Introduction

Elastic Stack, formerly known as the ELK stack, is a popular suite of tools for viewing and managing log files. As open-source software, you can download and use it for free (though fee-based and cloud-hosted versions are also available).

This tutorial introduces basic ELK Stack usage and functionality.

guide on Getting started with Elastic / elk stack

Prerequisites

  • A system with Elasticsearch installed

What is the ELK Stack?

ELK stands for Elasticsearch, Logstash, and Kibana. In previous versions, the core components of the ELK Stack were:

  • Elasticsearch – The core component of ELK. It works as a searchable database for log files.
  • Logstash – A pipeline to retrieve data. It can be configured to retrieve data from many different sources and then to send to Elasticsearch.
  • Kibana – A visualization tool. It uses a web browser interface to organize and display data.

how the elk stack works

In newer versions of Elastic Stack, additional software packages called Beats are used. These are smaller data collection applications, specialized for individual tasks.

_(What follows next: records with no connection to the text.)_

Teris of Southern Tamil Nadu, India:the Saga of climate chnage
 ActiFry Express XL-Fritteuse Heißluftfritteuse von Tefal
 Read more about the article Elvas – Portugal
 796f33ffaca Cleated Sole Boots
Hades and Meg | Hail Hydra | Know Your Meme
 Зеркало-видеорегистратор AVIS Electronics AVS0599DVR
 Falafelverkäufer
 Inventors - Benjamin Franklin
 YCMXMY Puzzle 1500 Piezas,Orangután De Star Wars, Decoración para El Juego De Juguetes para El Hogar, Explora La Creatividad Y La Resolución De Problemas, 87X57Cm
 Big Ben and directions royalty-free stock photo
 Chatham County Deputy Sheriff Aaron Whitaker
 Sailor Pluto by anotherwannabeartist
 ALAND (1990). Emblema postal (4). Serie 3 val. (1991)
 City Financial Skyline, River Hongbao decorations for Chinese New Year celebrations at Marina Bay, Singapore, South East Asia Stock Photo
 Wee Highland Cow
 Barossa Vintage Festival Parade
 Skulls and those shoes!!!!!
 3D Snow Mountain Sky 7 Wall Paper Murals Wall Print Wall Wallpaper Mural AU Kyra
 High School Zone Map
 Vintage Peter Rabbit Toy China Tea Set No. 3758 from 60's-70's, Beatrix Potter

There are many different Beats applications. For example, Filebeat is used to collect log files, while Packetbeat is used to analyze network traffic.


Note: Need to install the ELK stack to manage server log files Follow this step-by-step guide and set up each layer of the stack - Elasticsearch, Logstash, and Kibana for Centos 8 or Ubuntu 18.04 / 20.04.


How Does Elastic Stack Work?

First, a computer or server creates log files. All computers have log files that document events on the system. Some systems, such as server clusters, generate massive amounts of log files. Elastic Stack is designed to help manage scalable amounts of log data.

Next, the log files are collected by a Beats application. Different Beats reach out to different parts of the server and read the log files. (Some users may skip Beats, and use Logstash.)

Then Logstash is configured to reach out and collect data from the different Beats applications (or directly from various sources). In larger configurations, Logstash can collect from multiple systems, and filter and collate the data into one location.

Elasticsearch is used as a scalable, searchable database to store data. Elasticsearch is the warehouse where Logstash pipes all the data.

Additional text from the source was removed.